FEBRUARY 5, 2026. Tokyo, Japan and Ulm, Germany.
Yaqumo Inc., the Japanese quantum computing company building a pioneering integrated neutral-atom quantum computer in Japan, has decided to adopt QC Design’s Plaquette software platform to accelerate the development of its fault-tolerant quantum computers. Plaquette is a quantum design-automation platform that enables hardware teams to simulate, analyze, and optimize fault-tolerant architectures in the presence of over 20 real-world hardware imperfections. This collaboration positions Yaqumo to rigorously evaluate and refine its neutral-atom qubit architectures as the company scales toward scalable fault-tolerant quantum computers.
Yaqumo’s neutral-atom approach offers important advantages for scalable quantum computing: the number of qubits can be scaled from thousands to tens of thousands by increasing laser power, and long coherence times reduce errors during computation. Integrating Plaquette into Yaqumo’s R&D workflow provides the quantitative foundation needed to validate and optimize this architecture. The platform enables the Yaqumo team to model the full spectrum of hardware imperfections relevant to neutral-atom systems and to evaluate how these imperfections impact logical qubit performance across different error-correction codes, control schemes and decoding methods.
Kazuhiro Nakashoji, CEO and Founder of Yaqumo, said:
We’re excited to adopt Plaquette and partner with one of the strongest teams in fault tolerance at QC Design. Plaquette is accelerating our FTQC efforts by enabling us to model realistic hardware imperfections, compare codes and decoders quantitatively, and iterate on architecture and control strategies. This collaboration enhances the capabilities we have been developing internally, allowing us to design logical qubit demonstrations and architectures with significantly greater speed and efficiency.
Dr. Ish Dhand, co-founder and CEO of QC Design, said:
We’re excited to partner with Yaqumo as they advance one of the most promising approaches to scalable quantum computing. Yaqumo’s neutral-atom systems offer a compelling path forward: the ability to scale from thousands to tens of thousands of qubits by merely increasing laser power, combined with long coherence times that fundamentally reduce computational errors. As Japan accelerates its quantum computing ambitions, we’re proud to support Yaqumo’s journey toward building a pioneering integrated neutral-atom quantum computer in Japan.

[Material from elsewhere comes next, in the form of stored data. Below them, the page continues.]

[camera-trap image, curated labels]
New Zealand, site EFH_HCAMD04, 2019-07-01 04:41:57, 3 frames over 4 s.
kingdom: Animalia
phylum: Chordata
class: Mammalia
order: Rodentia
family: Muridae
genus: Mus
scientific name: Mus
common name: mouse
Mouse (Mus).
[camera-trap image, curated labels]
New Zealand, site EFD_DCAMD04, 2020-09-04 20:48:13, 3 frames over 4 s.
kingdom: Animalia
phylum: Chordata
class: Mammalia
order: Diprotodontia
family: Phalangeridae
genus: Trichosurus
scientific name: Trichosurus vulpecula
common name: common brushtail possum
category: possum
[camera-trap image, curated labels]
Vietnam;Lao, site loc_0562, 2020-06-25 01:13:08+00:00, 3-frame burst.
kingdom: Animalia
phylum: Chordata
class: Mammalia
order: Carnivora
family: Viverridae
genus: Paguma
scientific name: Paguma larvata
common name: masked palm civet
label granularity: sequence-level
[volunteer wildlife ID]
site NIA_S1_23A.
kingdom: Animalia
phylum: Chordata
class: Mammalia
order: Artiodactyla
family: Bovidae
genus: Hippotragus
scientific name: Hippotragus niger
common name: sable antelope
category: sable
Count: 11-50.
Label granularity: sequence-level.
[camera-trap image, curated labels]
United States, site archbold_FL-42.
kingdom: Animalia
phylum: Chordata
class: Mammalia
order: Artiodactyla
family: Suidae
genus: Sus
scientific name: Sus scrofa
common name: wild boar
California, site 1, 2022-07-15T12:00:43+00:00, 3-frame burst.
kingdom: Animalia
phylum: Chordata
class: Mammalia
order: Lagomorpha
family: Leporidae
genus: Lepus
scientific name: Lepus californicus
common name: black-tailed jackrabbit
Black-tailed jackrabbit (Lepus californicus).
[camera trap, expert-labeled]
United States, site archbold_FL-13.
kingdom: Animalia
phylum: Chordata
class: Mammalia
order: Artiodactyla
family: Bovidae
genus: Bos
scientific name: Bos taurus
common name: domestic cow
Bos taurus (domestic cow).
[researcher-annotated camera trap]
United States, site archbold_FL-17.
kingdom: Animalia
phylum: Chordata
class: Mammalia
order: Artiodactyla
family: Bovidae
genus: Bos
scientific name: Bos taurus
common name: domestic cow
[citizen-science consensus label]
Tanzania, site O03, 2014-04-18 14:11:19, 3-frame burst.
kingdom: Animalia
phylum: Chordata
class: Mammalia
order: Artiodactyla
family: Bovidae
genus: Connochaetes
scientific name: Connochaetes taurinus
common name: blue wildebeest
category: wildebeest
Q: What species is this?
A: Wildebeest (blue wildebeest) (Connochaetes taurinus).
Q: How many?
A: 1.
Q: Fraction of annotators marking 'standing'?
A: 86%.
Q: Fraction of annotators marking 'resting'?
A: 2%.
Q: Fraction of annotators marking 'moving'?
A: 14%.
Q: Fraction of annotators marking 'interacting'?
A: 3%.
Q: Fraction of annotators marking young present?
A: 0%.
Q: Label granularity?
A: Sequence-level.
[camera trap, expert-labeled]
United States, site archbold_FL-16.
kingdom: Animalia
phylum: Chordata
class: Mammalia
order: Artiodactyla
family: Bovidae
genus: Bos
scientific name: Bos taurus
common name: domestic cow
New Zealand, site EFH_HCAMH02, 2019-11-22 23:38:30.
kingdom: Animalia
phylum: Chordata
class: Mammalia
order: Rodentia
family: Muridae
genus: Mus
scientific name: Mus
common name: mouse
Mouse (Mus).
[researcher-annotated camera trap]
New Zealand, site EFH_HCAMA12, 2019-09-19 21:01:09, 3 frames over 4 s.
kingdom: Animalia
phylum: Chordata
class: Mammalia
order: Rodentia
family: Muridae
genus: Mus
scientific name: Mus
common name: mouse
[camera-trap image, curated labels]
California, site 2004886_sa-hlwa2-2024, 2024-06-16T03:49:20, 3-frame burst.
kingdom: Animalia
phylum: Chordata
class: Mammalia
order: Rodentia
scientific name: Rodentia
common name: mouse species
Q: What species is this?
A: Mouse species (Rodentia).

This collaboration reflects the growing momentum in Japan’s quantum computing sector. Yaqumo, founded in April 2025 and spun out of Kyoto University’s Takahashi Laboratory and the Institute for Molecular Science’s Ohmori Laboratory, is developing quantum computing hardware as part of Japan’s national program. QC Design continues to accelerate the global quantum industry’s path to fault tolerance by partnering with leading hardware teams across all major qubit platforms.
About Yaqumo
Yaqumo Inc. is a Japanese quantum computing company pioneering Japan’s integrated neutral-atom quantum computer for real-world applications. Founded in April 2025 and spun out of Kyoto University’s Takahashi Laboratory and the Institute for Molecular Science’s Ohmori Laboratory, Yaqumo is developing a scalable fault-tolerant quantum computing architecture based on neutral atoms. The company’s approach leverages the inherent scalability and long coherence times of neutral-atom systems to address the practical challenges of building large-scale quantum computers.
About QC Design
QC Design builds Plaquette, a design-automation platform for fault-tolerant quantum computing. Plaquette lets hardware teams simulate, analyze, and optimize architectures under realistic conditions, modeling 20+ hardware imperfections, well beyond typical open-source tools, and providing libraries of QEC codes and decoders. With deep expertise in fault-tolerance strategies and a suite of advanced tools, QC Design enables quantum hardware teams to design scalable quantum computers faster and at an order of magnitude lower cost than building and maintaining similar software in-house.